Formal Solution of N-Type Taguchi Parameter Design Problems With Stochastic Noise Factors

The Taguchi method of product design is a statistical experimental technique aimed at reducing the variance of a product performance characteristic due to uncontrollable factors. The goal of this paper is to provide a monotonicity analysis based methodology to facilitate the solution of N-type parameter design problems. The obtained design is robust, i.e., the least sensitive to variations on uncontrollable factors (noise). The performance characteristic is unbiased in the sense that its expected value equals a target or specification. The proposed loss function is based on the absolute deviation of the characteristic with respect to the target, instead of the common square error approach. Conditions, like those imposed by monotonicity analysis, on the monotonic characteristics of the performance function are proven, despite the objective function is not monotonic and contains stochastic parameters.

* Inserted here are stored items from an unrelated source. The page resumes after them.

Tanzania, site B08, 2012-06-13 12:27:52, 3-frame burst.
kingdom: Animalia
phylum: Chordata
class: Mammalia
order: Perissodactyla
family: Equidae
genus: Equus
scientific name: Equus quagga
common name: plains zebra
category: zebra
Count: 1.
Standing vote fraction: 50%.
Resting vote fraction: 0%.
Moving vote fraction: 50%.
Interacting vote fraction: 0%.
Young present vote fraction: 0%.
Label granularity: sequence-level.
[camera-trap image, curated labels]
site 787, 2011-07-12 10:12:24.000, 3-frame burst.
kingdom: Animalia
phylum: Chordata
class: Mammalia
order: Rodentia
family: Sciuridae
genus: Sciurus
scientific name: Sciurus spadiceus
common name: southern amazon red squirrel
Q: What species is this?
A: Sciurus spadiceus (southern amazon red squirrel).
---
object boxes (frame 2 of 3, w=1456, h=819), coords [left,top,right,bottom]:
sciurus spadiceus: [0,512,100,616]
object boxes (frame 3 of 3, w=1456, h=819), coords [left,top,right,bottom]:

These conditions allow the qualitative analysis of the problem to identify the activity of some constraints. Identification of active sets of constraints allows a problem reduction strategy to be employed, where the solution to the original problem is obtained by solving a set of problems with fewer degrees of freedom. Results for the case of one uncontrollable factor are independent of the probability measure on the factor. However, conclusions for the multi-parametric case must take into account the characteristics of the probability space on which the random parameters are defined.